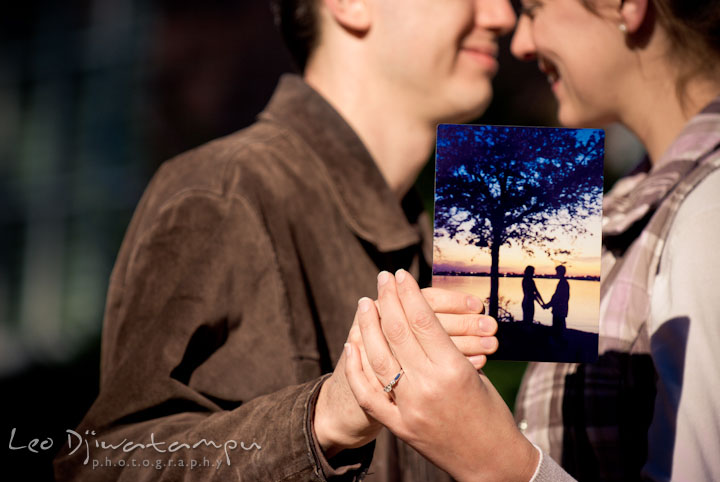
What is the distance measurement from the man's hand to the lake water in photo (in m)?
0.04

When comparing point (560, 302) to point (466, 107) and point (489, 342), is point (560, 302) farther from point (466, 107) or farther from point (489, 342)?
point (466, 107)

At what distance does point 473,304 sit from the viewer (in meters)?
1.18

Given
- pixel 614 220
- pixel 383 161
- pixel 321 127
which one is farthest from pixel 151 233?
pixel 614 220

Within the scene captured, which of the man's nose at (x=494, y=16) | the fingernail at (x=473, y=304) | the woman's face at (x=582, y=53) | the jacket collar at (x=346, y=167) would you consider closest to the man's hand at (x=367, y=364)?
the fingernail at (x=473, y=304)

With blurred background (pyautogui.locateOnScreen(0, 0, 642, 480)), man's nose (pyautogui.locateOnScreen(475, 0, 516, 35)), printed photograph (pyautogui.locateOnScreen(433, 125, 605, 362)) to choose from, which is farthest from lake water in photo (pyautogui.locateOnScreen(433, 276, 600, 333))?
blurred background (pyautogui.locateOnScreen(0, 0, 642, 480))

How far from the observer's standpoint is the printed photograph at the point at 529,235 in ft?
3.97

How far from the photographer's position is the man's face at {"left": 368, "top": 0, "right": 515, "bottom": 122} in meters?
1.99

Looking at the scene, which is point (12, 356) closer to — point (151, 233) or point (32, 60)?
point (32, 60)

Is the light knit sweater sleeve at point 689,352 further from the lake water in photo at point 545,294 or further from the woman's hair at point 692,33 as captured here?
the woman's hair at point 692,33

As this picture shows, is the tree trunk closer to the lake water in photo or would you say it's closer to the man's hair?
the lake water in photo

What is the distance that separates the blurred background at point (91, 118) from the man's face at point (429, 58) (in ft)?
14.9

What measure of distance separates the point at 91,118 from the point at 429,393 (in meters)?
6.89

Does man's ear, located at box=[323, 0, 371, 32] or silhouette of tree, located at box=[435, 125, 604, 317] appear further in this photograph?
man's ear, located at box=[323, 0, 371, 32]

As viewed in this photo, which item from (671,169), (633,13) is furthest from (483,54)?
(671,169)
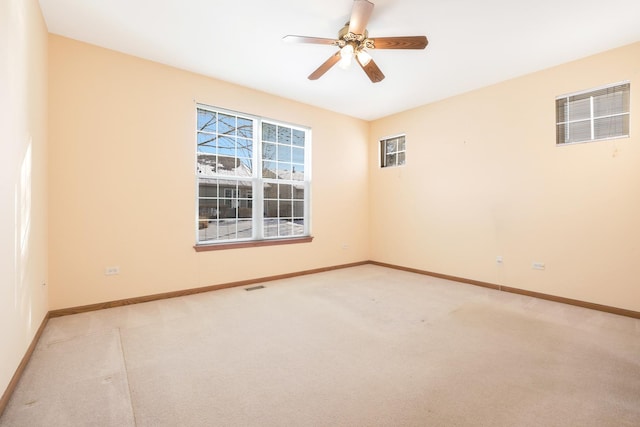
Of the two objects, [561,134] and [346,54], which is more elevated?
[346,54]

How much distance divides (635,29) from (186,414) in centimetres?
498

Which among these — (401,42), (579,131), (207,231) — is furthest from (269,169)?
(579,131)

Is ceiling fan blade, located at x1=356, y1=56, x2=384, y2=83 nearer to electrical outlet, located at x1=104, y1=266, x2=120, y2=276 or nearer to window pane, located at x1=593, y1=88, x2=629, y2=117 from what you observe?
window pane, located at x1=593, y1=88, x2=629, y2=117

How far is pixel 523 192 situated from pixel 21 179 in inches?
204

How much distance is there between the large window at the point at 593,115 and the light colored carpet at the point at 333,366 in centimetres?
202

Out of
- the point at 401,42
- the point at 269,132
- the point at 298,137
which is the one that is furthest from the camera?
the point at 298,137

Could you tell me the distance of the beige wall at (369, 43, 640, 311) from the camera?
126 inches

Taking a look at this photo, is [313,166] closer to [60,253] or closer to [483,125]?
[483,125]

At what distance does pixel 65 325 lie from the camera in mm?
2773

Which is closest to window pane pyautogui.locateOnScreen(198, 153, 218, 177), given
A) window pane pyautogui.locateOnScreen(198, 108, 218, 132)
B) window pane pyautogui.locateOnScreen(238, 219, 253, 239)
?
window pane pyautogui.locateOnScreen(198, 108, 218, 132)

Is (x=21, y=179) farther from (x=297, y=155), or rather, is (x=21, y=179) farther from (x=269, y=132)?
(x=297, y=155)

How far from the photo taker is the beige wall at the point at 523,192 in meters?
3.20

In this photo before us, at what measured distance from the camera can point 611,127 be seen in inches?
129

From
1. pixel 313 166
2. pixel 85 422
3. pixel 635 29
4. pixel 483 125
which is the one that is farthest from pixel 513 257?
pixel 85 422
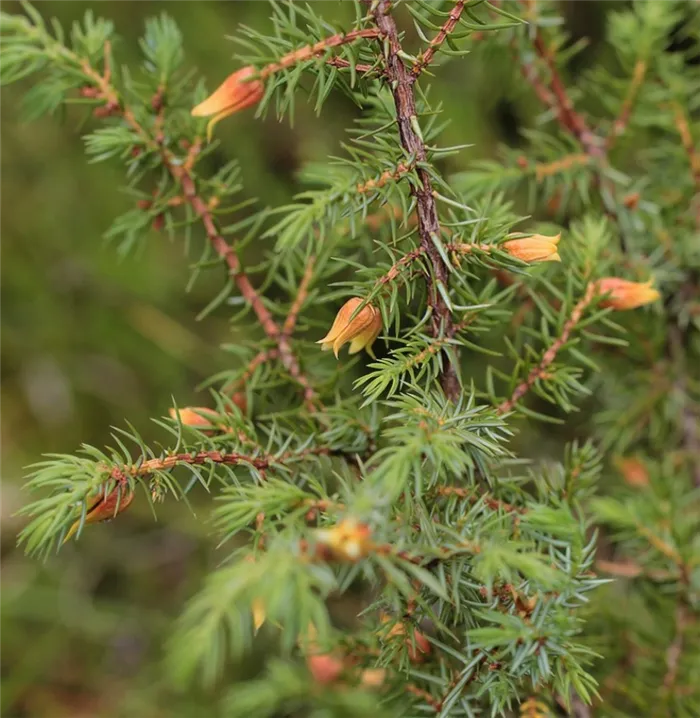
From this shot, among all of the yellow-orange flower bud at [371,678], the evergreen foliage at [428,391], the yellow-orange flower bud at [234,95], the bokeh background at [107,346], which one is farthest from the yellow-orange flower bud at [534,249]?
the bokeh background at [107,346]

*Problem to solve:*
The records above need to be given again exactly. Omit the pictures.

*Exercise answer:*
What is the distance measurement from the man's hand to the lake water in photo (in m)?
0.04

When comparing point (560, 302) to point (466, 107) and point (489, 342), is point (560, 302) farther from point (466, 107) or farther from point (489, 342)?
point (466, 107)

At what distance does point 473,304 sit from the viewer (in meters)?
1.18

Given
- pixel 614 220
- pixel 383 161
- pixel 321 127
which one is farthest from pixel 151 233?
pixel 614 220

Within the scene captured, which of the man's nose at (x=494, y=16) | the fingernail at (x=473, y=304) | the woman's face at (x=582, y=53) | the jacket collar at (x=346, y=167) would you consider closest to the man's hand at (x=367, y=364)?
the fingernail at (x=473, y=304)

With blurred background (pyautogui.locateOnScreen(0, 0, 642, 480)), man's nose (pyautogui.locateOnScreen(475, 0, 516, 35)), printed photograph (pyautogui.locateOnScreen(433, 125, 605, 362)) to choose from, which is farthest from lake water in photo (pyautogui.locateOnScreen(433, 276, 600, 333))?
blurred background (pyautogui.locateOnScreen(0, 0, 642, 480))

How far from the observer's standpoint is the printed photograph at the point at 529,235 in ft?
3.97

How far from the photographer's position is the man's face at {"left": 368, "top": 0, "right": 515, "bottom": 122} in meters?
1.99

Looking at the scene, which is point (12, 356) closer to — point (151, 233) or point (32, 60)?
point (32, 60)

Is the light knit sweater sleeve at point 689,352 further from the lake water in photo at point 545,294 or further from the woman's hair at point 692,33 as captured here?
the woman's hair at point 692,33

As this picture shows, is the tree trunk closer to the lake water in photo or would you say it's closer to the man's hair?
the lake water in photo

What is the distance that separates the blurred background at point (91, 118) from the man's face at point (429, 58) (in ft)?
14.9

What measure of distance separates the point at 91,118 from the point at 429,393 (in meters)?
6.89

Does man's ear, located at box=[323, 0, 371, 32] or silhouette of tree, located at box=[435, 125, 604, 317] appear further in this photograph?
man's ear, located at box=[323, 0, 371, 32]

As viewed in this photo, which item from (671,169), (633,13) is furthest from (483,54)?
(671,169)
Of the two objects, [561,134] and [346,54], which is more elevated?
[346,54]

How much distance divides (635,29) from (186,414) in centimetres?
498

Which among these — (401,42), (579,131), (207,231) — is furthest from (269,169)?
(579,131)

Is ceiling fan blade, located at x1=356, y1=56, x2=384, y2=83 nearer to electrical outlet, located at x1=104, y1=266, x2=120, y2=276 or nearer to window pane, located at x1=593, y1=88, x2=629, y2=117 from what you observe?
window pane, located at x1=593, y1=88, x2=629, y2=117

How far is pixel 523 192 situated from pixel 21 179 in inches?
204

How much distance is there between the large window at the point at 593,115 and the light colored carpet at the point at 333,366 in centimetres?
202

Out of
- the point at 401,42
- the point at 269,132
- the point at 298,137
which is the one that is furthest from the camera?
the point at 298,137

Could you tell me the distance of the beige wall at (369, 43, 640, 311) from the camera?
126 inches

Taking a look at this photo, is [313,166] closer to [60,253] or closer to [483,125]?
[483,125]

At what distance does pixel 65 325 lie from the camera in mm?
2773

Which is closest to window pane pyautogui.locateOnScreen(198, 153, 218, 177), given
A) window pane pyautogui.locateOnScreen(198, 108, 218, 132)
B) window pane pyautogui.locateOnScreen(238, 219, 253, 239)
?
window pane pyautogui.locateOnScreen(198, 108, 218, 132)

Is (x=21, y=179) farther from (x=297, y=155), or rather, is (x=21, y=179) farther from (x=269, y=132)?
(x=297, y=155)

How far from the photo taker is the beige wall at the point at 523,192 in meters?
3.20

In this photo before us, at what measured distance from the camera can point 611,127 be seen in inches?
129

From
1. pixel 313 166
2. pixel 85 422
3. pixel 635 29
4. pixel 483 125
which is the one that is farthest from pixel 513 257?
pixel 85 422
From this shot, among all of the yellow-orange flower bud at [371,678], the evergreen foliage at [428,391], the yellow-orange flower bud at [234,95], the bokeh background at [107,346], which one is farthest from the yellow-orange flower bud at [534,249]?
the bokeh background at [107,346]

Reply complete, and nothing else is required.